Word for word, restate the lines of the data below between those holding "10 Marie Antoinette Costume Essentials" and "Укладка геосетки в", inclusive; pictures do not belong in the copy.
[Study material]
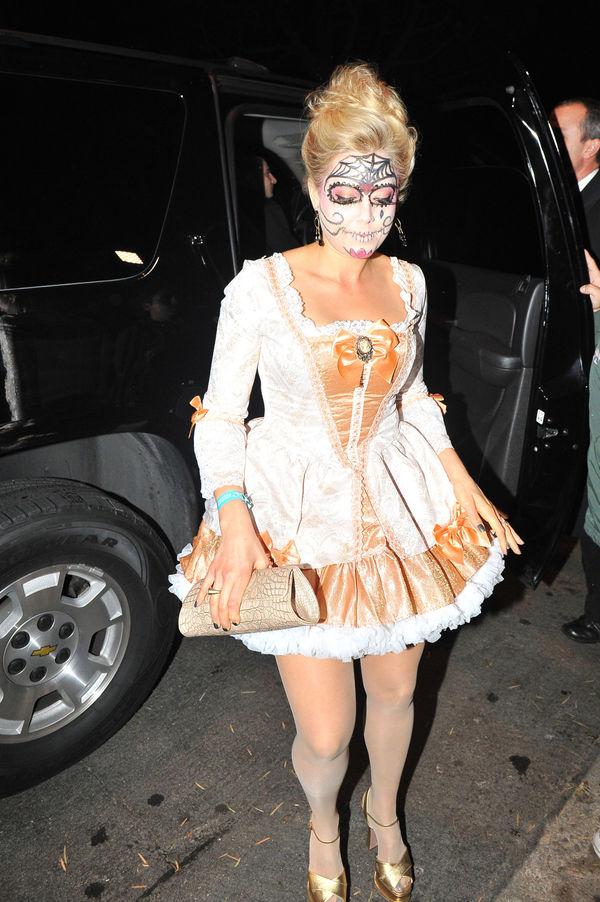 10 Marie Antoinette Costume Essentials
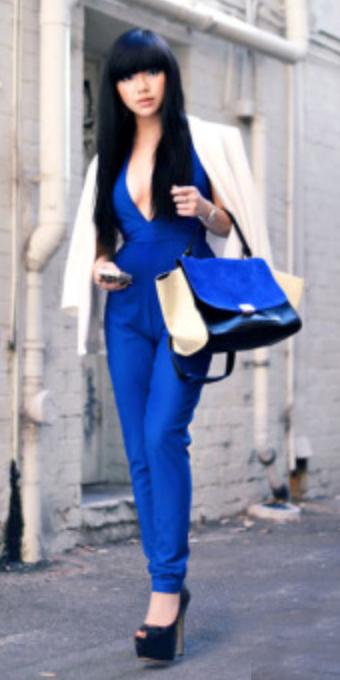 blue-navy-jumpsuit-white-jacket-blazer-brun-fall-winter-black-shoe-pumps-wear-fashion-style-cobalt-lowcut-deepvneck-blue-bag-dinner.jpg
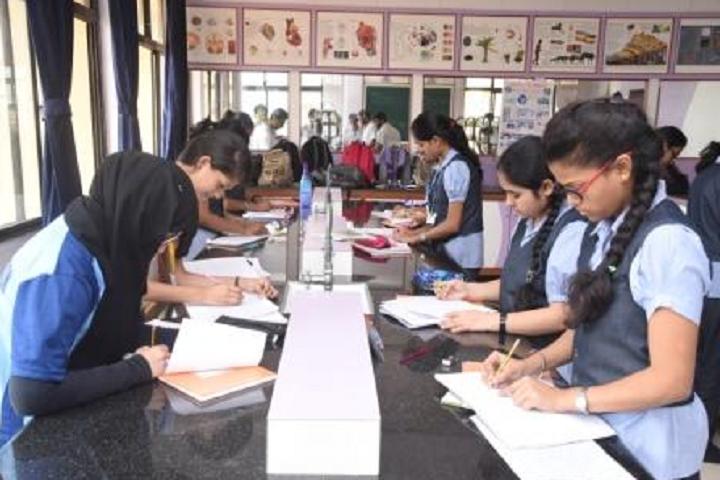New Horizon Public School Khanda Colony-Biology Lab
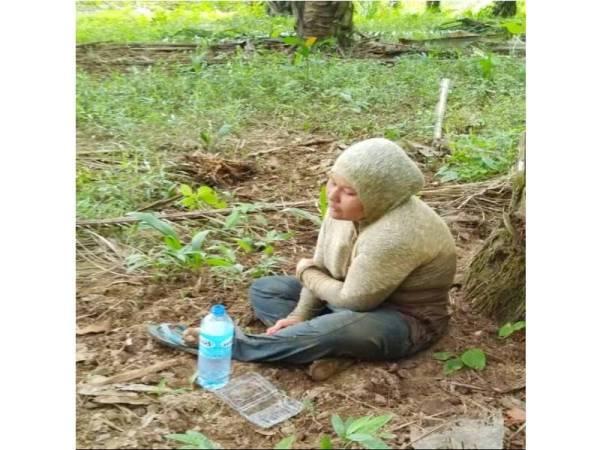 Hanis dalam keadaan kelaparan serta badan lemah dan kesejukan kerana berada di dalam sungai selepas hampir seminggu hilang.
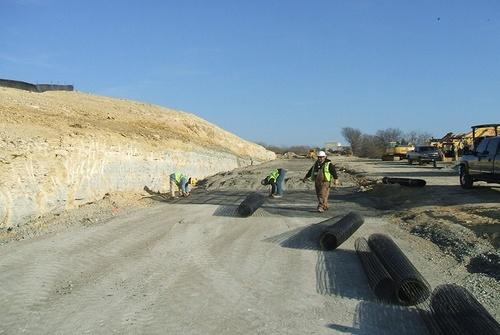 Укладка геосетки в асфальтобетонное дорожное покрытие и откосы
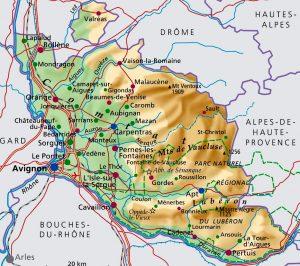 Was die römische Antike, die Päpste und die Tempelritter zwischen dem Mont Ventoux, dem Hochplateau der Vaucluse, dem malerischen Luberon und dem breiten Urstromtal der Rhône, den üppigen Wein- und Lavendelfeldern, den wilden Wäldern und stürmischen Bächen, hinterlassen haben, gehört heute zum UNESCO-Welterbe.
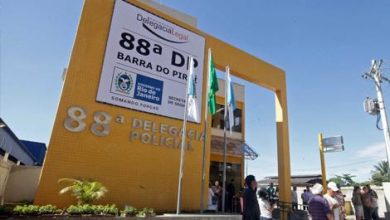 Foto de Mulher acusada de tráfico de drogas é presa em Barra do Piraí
[/Study material]
[Study material]
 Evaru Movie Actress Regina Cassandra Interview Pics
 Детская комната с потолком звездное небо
[/Study material]
§ Exercise answer
 10 Marie Antoinette Costume Essentials
 blue-navy-jumpsuit-white-jacket-blazer-brun-fall-winter-black-shoe-pumps-wear-fashion-style-cobalt-lowcut-deepvneck-blue-bag-dinner.jpg
New Horizon Public School Khanda Colony-Biology Lab
 Hanis dalam keadaan kelaparan serta badan lemah dan kesejukan kerana berada di dalam sungai selepas hampir seminggu hilang.
 Укладка геосетки в асфальтобетонное дорожное покрытие и откосы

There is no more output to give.